The press thinks I was drunk and high and asked for...for that? Asked to be tied up and gang-raped by three fraternity brothers, old friends of Drew’s who I had—until that moment—trusted with my life?

Instead, they stole my virginity.

My innocence.

My sense of trust.

Worst of all, my first love stole my soul from me.

And now he’s...defending me?

Nothing makes sense. Everything is upside down. When I went through my debriefing on the island, Stacia told me I could call their therapeutic hotline any time I needed support. I know that’s a trick, though. If I make that call, Daddy’ll put me back there in a hot minute.

I have no one to talk to. No one to turn to. My group of friends—Mandy, Jenna and Tara—were my besties. The four of us went everywhere, from the day we entered the pre-school we all went to, all the way through prep school. That night, four years ago, we’d all been home from college and partying like high school.

Did I drink? Sure. A few. Drew brought them to me.

Did I do drugs? No. Never.

Was I drunk? I didn’t think so. I’ve run through the night a thousand times in my mind, and I remember three drinks over the course of three hours. Stacia tells me the mind reinvents whatever it needs to change to fit a person’s inner desires. We want to believe that bad things can’t happen to us, so we reshape memories sometimes.

She never outright said that’s what I did. And I know I didn’t.
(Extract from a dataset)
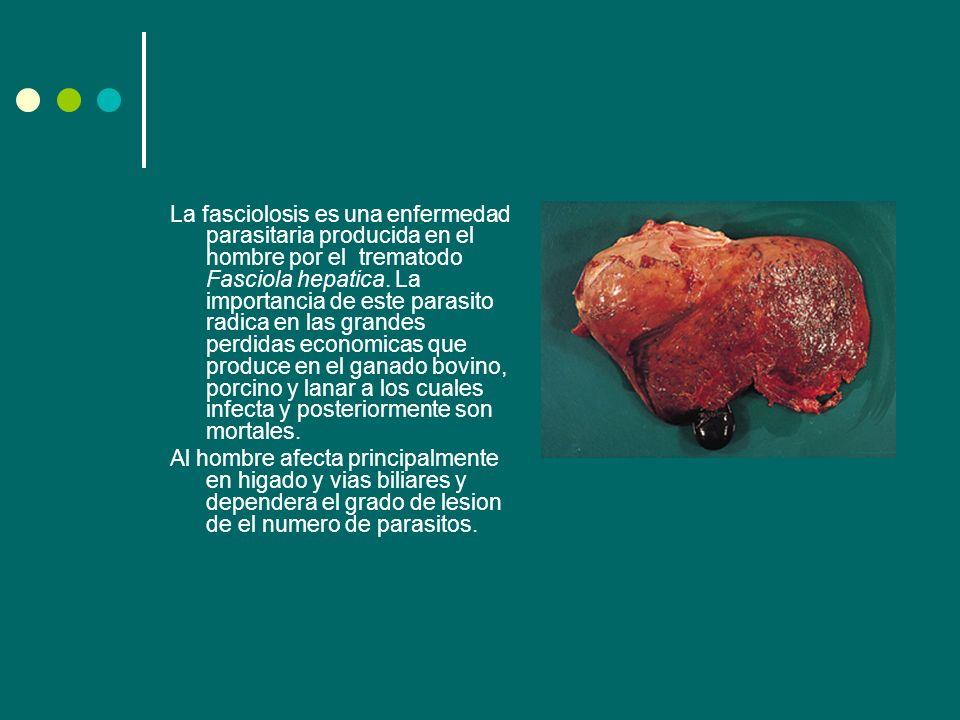 La fasciolosis es una enfermedad parasitaria producida en el hombre por el trematodo Fasciola hepatica. La importancia de este parasito radica en las grandes perdidas economicas que produce en el ganado bovino, porcino y lanar a los cuales infecta y posteriormente son mortales.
I’ve always thought that last drink must have been drugged. Spiked. Because after I finished it, the room turned to blurred cotton. Drew’s face had just disappeared, like layer after layer of lace had been overlayed until he just wasn’t there any more.
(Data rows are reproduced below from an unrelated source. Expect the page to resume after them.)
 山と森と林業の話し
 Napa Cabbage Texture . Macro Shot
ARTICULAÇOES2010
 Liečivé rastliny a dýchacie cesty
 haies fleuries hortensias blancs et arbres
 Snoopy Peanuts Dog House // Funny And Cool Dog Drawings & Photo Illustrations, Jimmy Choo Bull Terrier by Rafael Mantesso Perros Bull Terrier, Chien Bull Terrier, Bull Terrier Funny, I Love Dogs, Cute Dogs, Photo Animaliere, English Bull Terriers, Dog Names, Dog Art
Until he stopped existing.

Until he turned into nothing.

Nothing at all.

Something way too close to tears tickles the edges of my eyes.

I start humming a Katy Perry song. One saving grace on the island: I was allowed to listen to almost any music I wanted. Songs about rape and abuse were carefully selected out of my playlist. Otherwise, I had free reign. The humming cuts through the blizzard in my mind.

The sound of my own voice in my throat feels like a weapon. It’s mine. Mine and only mine.

In the distance, a lawnmower starts. One of the cleaning people turns on a vacuum. And as I fade off to sleep, unable to fight my absolute, bone-weary exhaustion, I let the song die in my throat, my final conscious thought one, single word:

Drew.

Grey. Every part of the world has turned a pale, dirty grey that makes me shrink back in terror. It’s cold and still, the chill seeping into each inch of my skin. My bones feel like icicles. I look down. I’m wearing a thin, cotton dress that goes to my ankles, my wrists, and that is three sizes too big.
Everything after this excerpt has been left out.